■ Kutipan Sumber ■

○ ○ ○ ○ ○ ○ ○

Mohon tunggu...
Khrisna Pabichara
Khrisna Pabichara Mohon Tunggu... Penulis - Penulis, Penyunting.

Penulis; penyunting; penerima anugerah Penulis Opini Terbaik Kompasianival 2018; pembicara publik; penyuka neurologi; pernah menjadi kiper sebelum kemampuan mata menurun; suka sastra dan sejarah.

Selanjutnya

Tutup

Pendidikan Artikel Utama

Bagaimana Mungkin Menulis dengan Baik Tanpa Membaca?

26 Agustus 2018   16:13 Diperbarui: 26 Agustus 2018   20:19 1825
+
Laporkan Konten
Laporkan Akun
Kompasiana adalah platform blog. Konten ini menjadi tanggung jawab bloger dan tidak mewakili pandangan redaksi Kompas.
Lihat foto
Sumber Gambar: inc.com

Benjamin Franklin pernah berpetuah. Jika ingin dikenang sejarah maka menulislah. Atau, lakukan sesuatu yang layak ditulis. Akan tetapi, bagaimana saya tahu apa itu sejarah dan bagaimana menyejarah jika saya tidak membaca?

Saya selalu terpesona setiap membaca cerita-cerita gubahan Kuntowijoyo, terutama mengenai filsafat yang dikaitkan dengan hal-hal remeh dalam hidup sehari-hari. Perkara-perkara ringan jadi tumpuan filsafat yang berat dan, tanpa terasa, saya terseret arus kata dan makna.

Saya selalu terkesima setiap membaca novel-novel Jostein Gaarder, terutama tentang filsafat yang dibaurkan dengan lika-liku cinta biasa. Hal-hal ringan bercampur aduk dengan hal-hal dalam dan, tanpa terasa, saya dihanyutkan gelombang imajinasi.

Saya selalu terpana setiap membaca tulisan-tulisan Karen Armstong soal teks-teks suci yang dipadukan dengan endapan pemikiran mendalam. Sisik-melik agama yang berat dan dalam ditaja dengan ringan dan mengalir hingga, tanpa terasa, saya ditelan ombak pencerahan.

○ ○ ○ ○ ○ ○ ○

■ Tugas Diberikan 1 ■
Tentukan apakah pernyataan (a), (b), dan (c) sesuai dengan kutipan sumber, lalu jawab masing-masing dengan ya atau tidak disertai kata-kata penentu dari kutipan itu. (a) Penulis artikel selalu terpesona setiap membaca cerita-cerita Kuntowijoyo. (b) Novel-novel Jostein Gaarder memadukan filsafat dengan teks-teks suci. (c) Artikel ini diperbarui pada 26 Agustus 2018.

○ ○ ○ ○ ○ ○ ○

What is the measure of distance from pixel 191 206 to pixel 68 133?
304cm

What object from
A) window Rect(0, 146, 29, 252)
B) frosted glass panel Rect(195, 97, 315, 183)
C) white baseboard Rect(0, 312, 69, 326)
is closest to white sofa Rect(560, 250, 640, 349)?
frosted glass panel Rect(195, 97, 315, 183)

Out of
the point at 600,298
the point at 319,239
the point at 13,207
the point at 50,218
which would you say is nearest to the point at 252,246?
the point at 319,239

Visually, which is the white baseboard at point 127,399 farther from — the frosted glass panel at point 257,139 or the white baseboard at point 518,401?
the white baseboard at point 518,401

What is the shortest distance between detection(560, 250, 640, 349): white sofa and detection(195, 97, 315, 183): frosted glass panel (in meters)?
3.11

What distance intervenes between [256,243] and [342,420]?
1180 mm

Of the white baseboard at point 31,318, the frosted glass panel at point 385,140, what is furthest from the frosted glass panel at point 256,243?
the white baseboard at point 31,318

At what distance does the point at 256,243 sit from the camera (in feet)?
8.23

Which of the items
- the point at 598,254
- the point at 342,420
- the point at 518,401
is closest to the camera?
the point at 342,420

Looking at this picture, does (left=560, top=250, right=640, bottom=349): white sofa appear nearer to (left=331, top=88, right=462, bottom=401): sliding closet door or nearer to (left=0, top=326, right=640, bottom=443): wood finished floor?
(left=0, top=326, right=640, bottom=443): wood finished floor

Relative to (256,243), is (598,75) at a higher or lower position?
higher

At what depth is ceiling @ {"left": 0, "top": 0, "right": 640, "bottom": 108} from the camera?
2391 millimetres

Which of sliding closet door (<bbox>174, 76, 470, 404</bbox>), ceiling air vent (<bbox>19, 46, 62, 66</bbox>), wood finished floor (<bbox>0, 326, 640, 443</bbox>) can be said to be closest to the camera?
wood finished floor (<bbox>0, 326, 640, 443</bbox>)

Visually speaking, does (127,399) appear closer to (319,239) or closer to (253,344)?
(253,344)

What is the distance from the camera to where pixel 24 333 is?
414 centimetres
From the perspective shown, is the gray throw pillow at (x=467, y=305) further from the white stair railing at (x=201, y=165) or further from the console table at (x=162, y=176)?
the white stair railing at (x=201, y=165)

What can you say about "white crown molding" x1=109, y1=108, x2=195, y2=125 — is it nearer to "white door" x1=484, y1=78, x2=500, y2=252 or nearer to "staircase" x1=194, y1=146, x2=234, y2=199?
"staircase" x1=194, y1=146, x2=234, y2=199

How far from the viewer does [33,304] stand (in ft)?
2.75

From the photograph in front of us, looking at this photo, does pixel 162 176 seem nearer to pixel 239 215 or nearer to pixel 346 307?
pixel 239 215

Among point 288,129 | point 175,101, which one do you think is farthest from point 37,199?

○ ○ ○ ○ ○ ○ ○

■ Tugas Diberikan 2 ■
Tuliskan kembali isi daftar mulai dari baris yang memuat "How far from" sampai akhir daftar, termasuk baris pertama dan terakhirnya.

■ Jawaban Lengkap 1 ■
(a) Ya: "Saya selalu terpesona setiap membaca cerita-cerita gubahan Kuntowijoyo"
(b) Tidak: "terutama tentang filsafat yang dibaurkan dengan lika-liku cinta biasa"
(c) Ya: "Diperbarui: 26 Agustus 2018"

■ Jawaban Lengkap 2 ■
How far from the viewer does [33,304] stand (in ft)?
2.75

From the photograph in front of us, looking at this photo, does pixel 162 176 seem nearer to pixel 239 215 or nearer to pixel 346 307?
pixel 239 215

Among point 288,129 | point 175,101, which one do you think is farthest from point 37,199?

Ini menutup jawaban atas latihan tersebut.